• _PROBLEM TO WORK ON_:
The listing below has to be output exactly as given, less its pictures.

• _STUDY MATERIAL_:

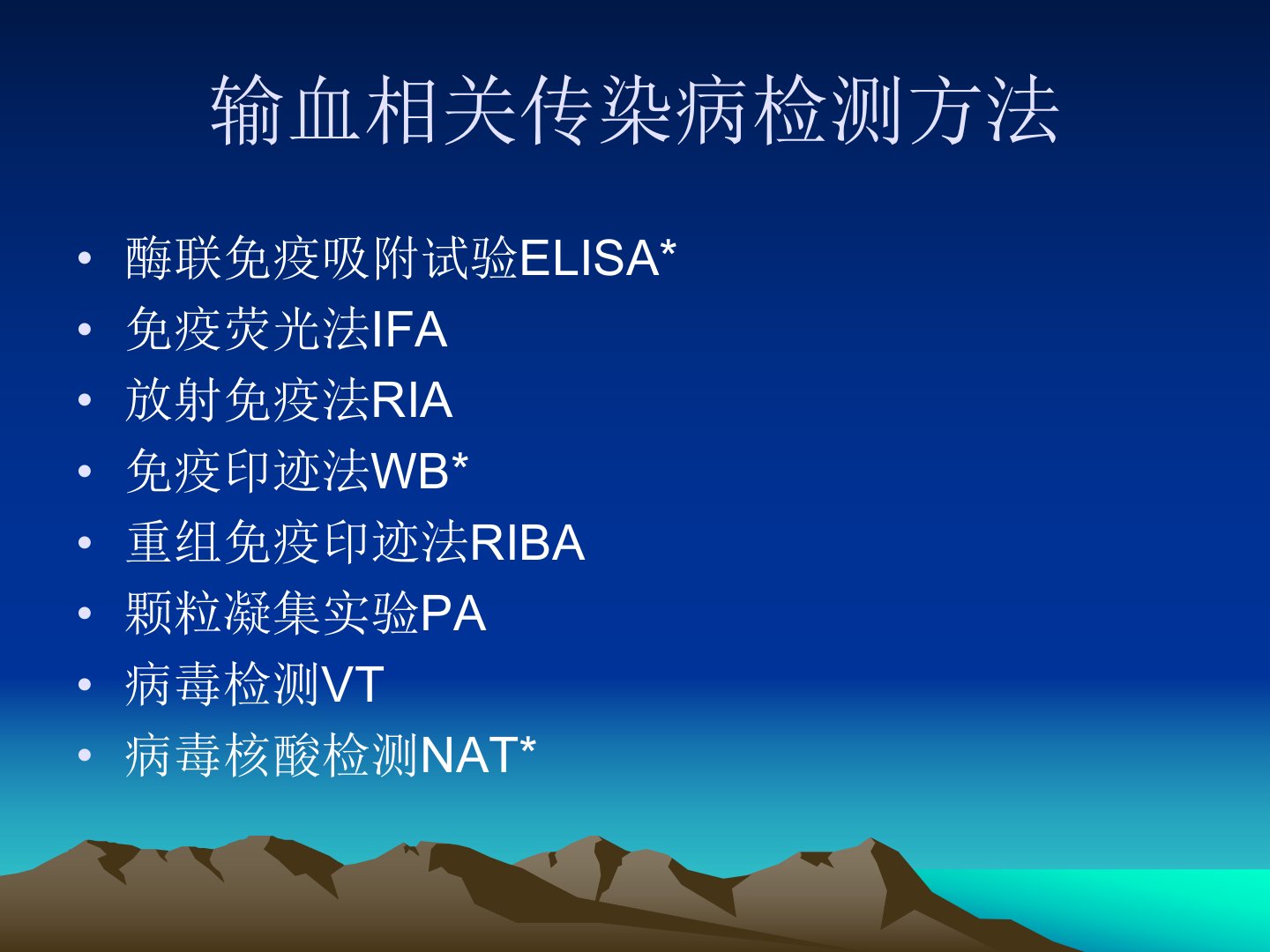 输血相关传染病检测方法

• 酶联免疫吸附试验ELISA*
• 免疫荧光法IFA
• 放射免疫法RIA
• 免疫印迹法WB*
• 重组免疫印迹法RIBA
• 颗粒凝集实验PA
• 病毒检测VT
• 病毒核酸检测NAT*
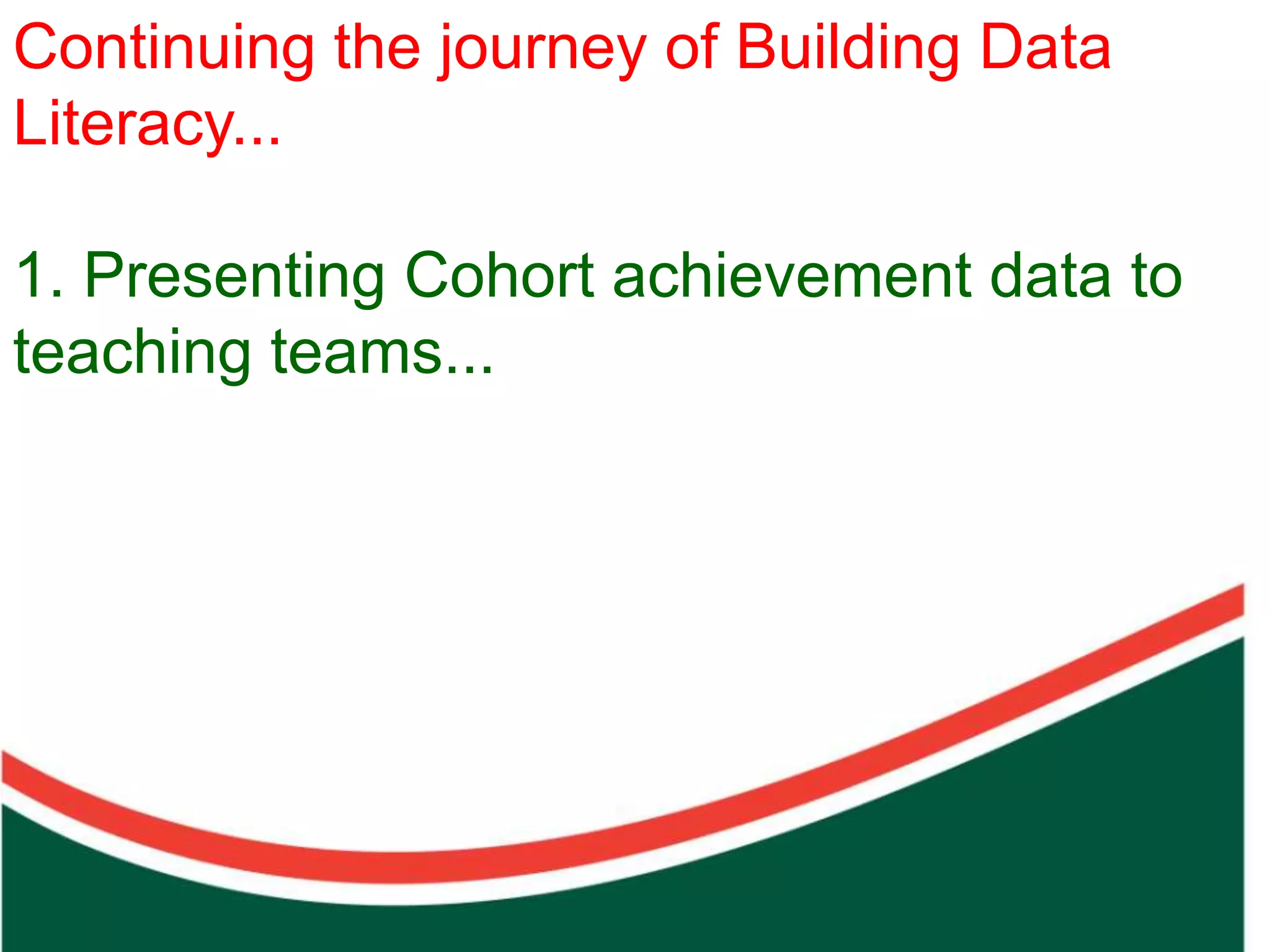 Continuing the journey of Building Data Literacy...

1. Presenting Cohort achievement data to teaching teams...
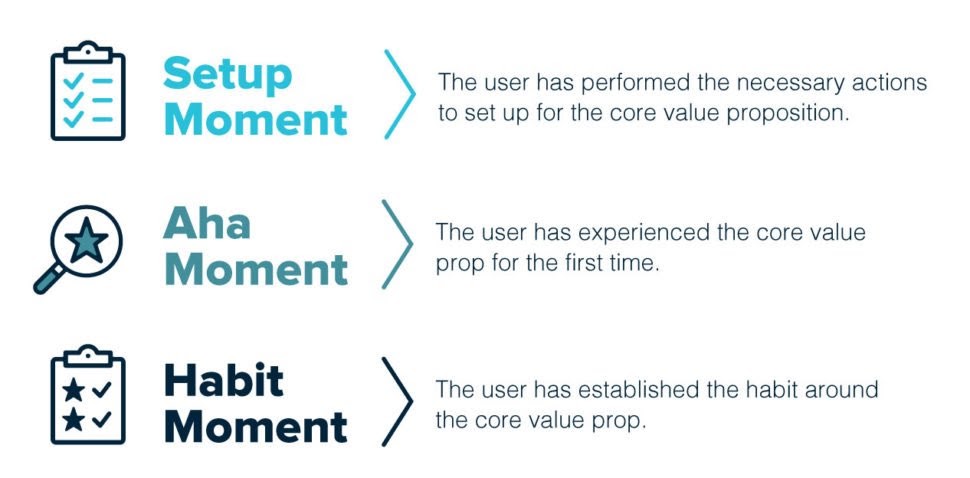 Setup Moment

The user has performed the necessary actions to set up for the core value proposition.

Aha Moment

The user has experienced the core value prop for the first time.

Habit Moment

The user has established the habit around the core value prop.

• _ANSWER SECTION_:
 输血相关传染病检测方法

• 酶联免疫吸附试验ELISA*
• 免疫荧光法IFA
• 放射免疫法RIA
• 免疫印迹法WB*
• 重组免疫印迹法RIBA
• 颗粒凝集实验PA
• 病毒检测VT
• 病毒核酸检测NAT*
 Continuing the journey of Building Data Literacy...

1. Presenting Cohort achievement data to teaching teams...
 Setup Moment

The user has performed the necessary actions to set up for the core value proposition.

Aha Moment

The user has experienced the core value prop for the first time.

Habit Moment

The user has established the habit around the core value prop.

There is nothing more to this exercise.